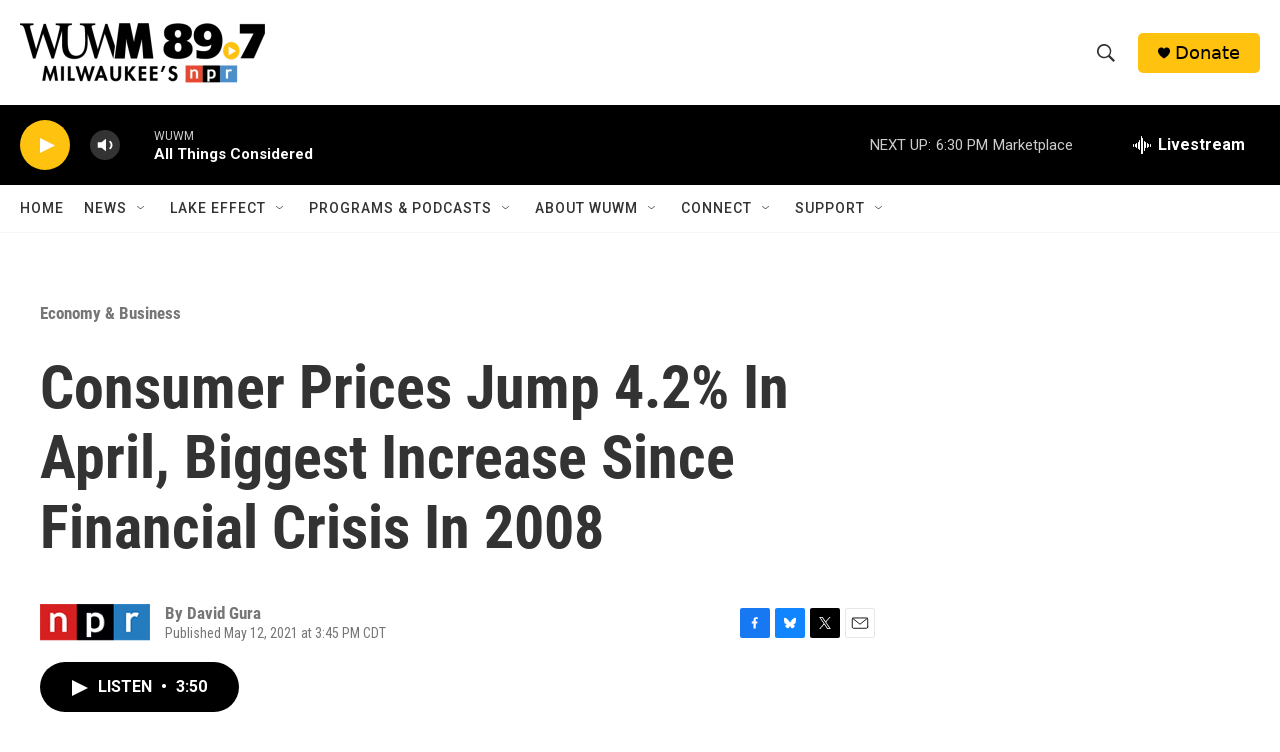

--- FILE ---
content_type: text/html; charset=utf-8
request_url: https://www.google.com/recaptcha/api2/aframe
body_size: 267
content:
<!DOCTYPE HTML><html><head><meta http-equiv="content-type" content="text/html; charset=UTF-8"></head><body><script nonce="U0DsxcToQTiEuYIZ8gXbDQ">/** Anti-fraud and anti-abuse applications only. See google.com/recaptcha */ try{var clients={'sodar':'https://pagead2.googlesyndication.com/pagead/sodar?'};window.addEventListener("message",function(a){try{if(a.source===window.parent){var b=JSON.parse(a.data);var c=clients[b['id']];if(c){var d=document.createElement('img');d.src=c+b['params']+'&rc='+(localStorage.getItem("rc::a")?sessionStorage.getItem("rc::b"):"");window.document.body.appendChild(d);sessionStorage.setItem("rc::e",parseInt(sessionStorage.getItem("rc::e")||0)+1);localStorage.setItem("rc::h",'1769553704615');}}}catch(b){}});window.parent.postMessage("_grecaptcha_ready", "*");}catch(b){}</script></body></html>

• _WHAT IS REQUIRED_:
Restate the listing above word for word, and skip the pictures.

• _RESULT_:
--- FILE ---
content_type: text/html; charset=utf-8
request_url: https://www.google.com/recaptcha/api2/aframe
body_size: 267
content:
<!DOCTYPE HTML><html><head><meta http-equiv="content-type" content="text/html; charset=UTF-8"></head><body><script nonce="U0DsxcToQTiEuYIZ8gXbDQ">/** Anti-fraud and anti-abuse applications only. See google.com/recaptcha */ try{var clients={'sodar':'https://pagead2.googlesyndication.com/pagead/sodar?'};window.addEventListener("message",function(a){try{if(a.source===window.parent){var b=JSON.parse(a.data);var c=clients[b['id']];if(c){var d=document.createElement('img');d.src=c+b['params']+'&rc='+(localStorage.getItem("rc::a")?sessionStorage.getItem("rc::b"):"");window.document.body.appendChild(d);sessionStorage.setItem("rc::e",parseInt(sessionStorage.getItem("rc::e")||0)+1);localStorage.setItem("rc::h",'1769553704615');}}}catch(b){}});window.parent.postMessage("_grecaptcha_ready", "*");}catch(b){}</script></body></html>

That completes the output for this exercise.